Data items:
────
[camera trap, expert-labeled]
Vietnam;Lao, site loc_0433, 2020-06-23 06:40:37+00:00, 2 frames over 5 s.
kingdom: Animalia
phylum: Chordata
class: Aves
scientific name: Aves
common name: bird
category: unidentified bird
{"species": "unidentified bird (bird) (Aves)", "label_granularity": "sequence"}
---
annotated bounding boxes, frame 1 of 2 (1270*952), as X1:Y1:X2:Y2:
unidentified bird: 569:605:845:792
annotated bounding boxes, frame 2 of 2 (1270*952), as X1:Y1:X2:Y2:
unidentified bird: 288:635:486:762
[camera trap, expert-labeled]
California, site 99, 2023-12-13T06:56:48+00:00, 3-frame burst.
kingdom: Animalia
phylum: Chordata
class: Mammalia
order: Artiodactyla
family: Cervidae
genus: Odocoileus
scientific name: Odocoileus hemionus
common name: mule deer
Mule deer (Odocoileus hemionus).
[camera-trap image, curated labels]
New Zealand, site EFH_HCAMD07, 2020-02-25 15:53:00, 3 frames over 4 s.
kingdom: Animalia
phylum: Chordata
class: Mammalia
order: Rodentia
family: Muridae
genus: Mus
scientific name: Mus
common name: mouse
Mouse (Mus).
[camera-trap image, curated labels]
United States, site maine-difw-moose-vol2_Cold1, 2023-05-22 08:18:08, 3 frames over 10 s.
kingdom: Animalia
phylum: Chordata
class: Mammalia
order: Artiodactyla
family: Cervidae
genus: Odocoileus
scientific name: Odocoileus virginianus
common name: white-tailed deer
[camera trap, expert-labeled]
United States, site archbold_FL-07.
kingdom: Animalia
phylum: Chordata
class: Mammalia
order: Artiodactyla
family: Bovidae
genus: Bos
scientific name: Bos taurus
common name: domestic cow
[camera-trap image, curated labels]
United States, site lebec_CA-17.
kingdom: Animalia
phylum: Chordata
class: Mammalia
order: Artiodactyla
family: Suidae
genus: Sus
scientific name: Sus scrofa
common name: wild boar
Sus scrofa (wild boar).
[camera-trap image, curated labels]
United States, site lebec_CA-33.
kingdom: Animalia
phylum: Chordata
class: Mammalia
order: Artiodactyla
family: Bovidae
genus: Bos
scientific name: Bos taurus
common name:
────
> **Goal of the exercise**:
Every entry should be reproduced word for word.

> **Exercise solution**:
[camera trap, expert-labeled]
Vietnam;Lao, site loc_0433, 2020-06-23 06:40:37+00:00, 2 frames over 5 s.
kingdom: Animalia
phylum: Chordata
class: Aves
scientific name: Aves
common name: bird
category: unidentified bird
{"species": "unidentified bird (bird) (Aves)", "label_granularity": "sequence"}
---
annotated bounding boxes, frame 1 of 2 (1270*952), as X1:Y1:X2:Y2:
unidentified bird: 569:605:845:792
annotated bounding boxes, frame 2 of 2 (1270*952), as X1:Y1:X2:Y2:
unidentified bird: 288:635:486:762
[camera trap, expert-labeled]
California, site 99, 2023-12-13T06:56:48+00:00, 3-frame burst.
kingdom: Animalia
phylum: Chordata
class: Mammalia
order: Artiodactyla
family: Cervidae
genus: Odocoileus
scientific name: Odocoileus hemionus
common name: mule deer
Mule deer (Odocoileus hemionus).
[camera-trap image, curated labels]
New Zealand, site EFH_HCAMD07, 2020-02-25 15:53:00, 3 frames over 4 s.
kingdom: Animalia
phylum: Chordata
class: Mammalia
order: Rodentia
family: Muridae
genus: Mus
scientific name: Mus
common name: mouse
Mouse (Mus).
[camera-trap image, curated labels]
United States, site maine-difw-moose-vol2_Cold1, 2023-05-22 08:18:08, 3 frames over 10 s.
kingdom: Animalia
phylum: Chordata
class: Mammalia
order: Artiodactyla
family: Cervidae
genus: Odocoileus
scientific name: Odocoileus virginianus
common name: white-tailed deer
[camera trap, expert-labeled]
United States, site archbold_FL-07.
kingdom: Animalia
phylum: Chordata
class: Mammalia
order: Artiodactyla
family: Bovidae
genus: Bos
scientific name: Bos taurus
common name: domestic cow
[camera-trap image, curated labels]
United States, site lebec_CA-17.
kingdom: Animalia
phylum: Chordata
class: Mammalia
order: Artiodactyla
family: Suidae
genus: Sus
scientific name: Sus scrofa
common name: wild boar
Sus scrofa (wild boar).
[camera-trap image, curated labels]
United States, site lebec_CA-33.
kingdom: Animalia
phylum: Chordata
class: Mammalia
order: Artiodactyla
family: Bovidae
genus: Bos
scientific name: Bos taurus
common name:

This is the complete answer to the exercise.